# Passage provided:
====
So it was with great surprise and some alarm that after four hard days of winter travel Governor Bent crested the brow of the sage-splashed hills and descended into his hometown of Taos, only to be accosted by a mob of hostile Indians from the Taos Pueblo. Fired with whiskey and in an uproar, they surrounded the governor and demanded that he release several Pueblo friends who were now stuck in the Taos jail. Their comrades had been arrested—wrongly, they felt—for theft.

Governor Bent waved them aside, explaining that it was not a matter in which he could intervene. The processes of law were more powerful than any governor, Bent said. The issue would be handled in due time by the courts. Their friends would just have to wait in jail.

This only incensed the Taos Indians more. As Bent pushed through the crowds, they shouted their displeasure and cut him sour looks.

The governor safely reached his home and warmed himself by the fire with Ignacia at his side. His house was a foursquare piece of New Mexico architecture, a little gloomy on the inside, its walls three feet thick, its windows small and defensive in posture, paned with sheets of mica. It had an old floor of hard-packed dirt seasoned with ox blood and piñon ash, as was the custom. The flat roof was made of dirt as well, several feet of earth packed above the supporting pine
vigas
. The walls were whitewashed with a plaster fashioned from a local pale clay swirled in a milky liquid of pounded wheat. The Bent children found the chalky mixture so delicious that they had a naughty habit of licking the walls.

Kit Carson’s wife Josefa was spending the night at the house, as was another young Hispanic wife of an American, Rumalda Boggs. Bent’s children were happy to have their father home, and their laughter filled the rooms. Food simmered on the corner hearth stove, and soon everyone would sit down to a convivial meal.

Beyond Bent’s window, however, an unmistakable rancor hung in the air.

Early the following morning, around six o’clock, a mob of Taos Indians and a few New Mexicans appeared outside Bent’s house. Roaring drunk and chanting war songs, they pounded on the door. In the crackly cold darkness, just before dawn, the stars shone as pinpricks in a black bowl.
====
# Required action:
Write a continuation of the passage about Governor Bent's return to Taos, beginning right after its final sentence. The items after this passage are separate material with no connection to it.

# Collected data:
====
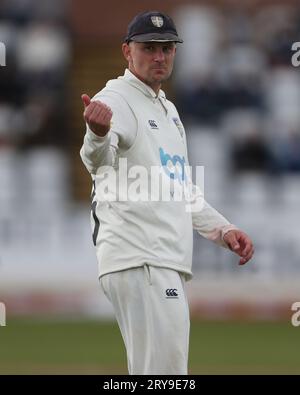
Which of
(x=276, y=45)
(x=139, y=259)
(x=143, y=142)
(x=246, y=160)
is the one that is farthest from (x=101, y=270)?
(x=276, y=45)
====
# Answer to this exercise:
Bent awoke with a start, threw on some clothes, and shuffled out to the porch. “What do you
want!
” he demanded groggily.

“We want your head!” came the answer. “We don’t want you to govern us!”

Recognizing the ferocity of their emotions, Bent tried to reason with them. “What have I ever done to you?” he shouted. “When you came to me with your illnesses, I always tried to help. I gave you medicines and cures. I never charged you a cent.”

The Indians answered not with words but with their bows. Feathered missiles shot at him from the shadows. It seemed as though they had drawn their weapons laxly, to maim him and make him suffer but not to kill. The governor staggered back into the house with three arrows lodged in his face—one of them buried at a queer angle in the skin of his forehead. He cursed in pain. Blood streamed down his temples and over his cheeks. Bent quickly bolted the door and turned to find Ignacia, wide-eyed with worry, dressed in her nightgown. She, too, had been slightly wounded by an arrow. The couple moved deeper into the safety of their house, trying to decide what to do. The arrows protruding from Bent’s head flopped awkwardly as he moved about the rooms. Windows were breaking all around them, and they could scarcely hear each other over the din of the pounding and shouting.
Kill the Americans! The gringo must die!